Há 50 anos acompanho o cortejo que leva a imagem de São Beneditinho — pelas águas que serpenteiam as barrancas do rio que o gentio chamou de Kiri-Kerê —, da localidade de Barreiras para participar do Ticumbi, dia 1/1, em Conceição da Barra, como a mais representativa festa popular em louvor à liberdade, realizada desde os séculos da escravidão.
São Beneditinho é uma pequena imagem de madeira, com uns 20 centímetros, que o herói quilombola Benedito Meia-Légua carregava em uma capanga até ser emboscado e morto pela “Guerrilha de São Matheus” — criada pelo governo da Província do Espírito Santo para a “apreensão de escravos fugidos, desertores e criminosos” —, e que assassinou vários quilombolas.
Quando Benedito Meia-Légua dormia dentro de uma árvore nas matas do Angelim, nas proximidades do Quilombo do Morro — atual povoado de Sant’Ana —, foi descoberto pelo Capitão-do-Mato Zé Diabo, e fecharam a entrada e colocaram fogo na árvore e ele foi queimado vivo, mas a pequena imagem que o acompanhava não se queimou.
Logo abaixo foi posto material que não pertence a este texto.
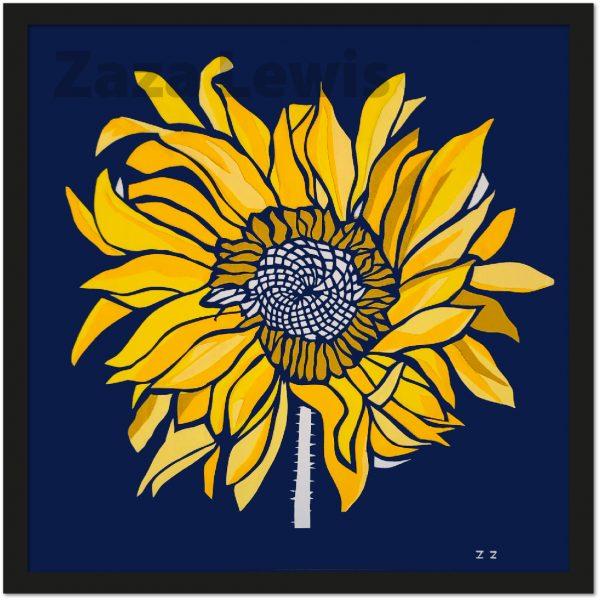 Sunflower_framed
Até hoje o povo reverencia São Beneditinho com os congos levando-o para a festa do Ticumbi — uma guerra simulada entre as nações africanas de Congo e Bamba — com seus reis, violeiro, secretários, vassalos, vestimentas tradicionais e pandeiros artesanais.
São Beneditinho e Benedito Meia-Légua, além de outros heróis quilombolas que enfrentaram o sistema escravocrata e foram “esquecidos” pela historiografia oficial, fazem parte dos 40 livros da série História dos Quilombolas, que tive o privilégio de ser o primeiro a pesquisar e escrever, de 1965 a 1995, com base na oralidade, como um trabalho inédito e pioneiro na literatura brasileira.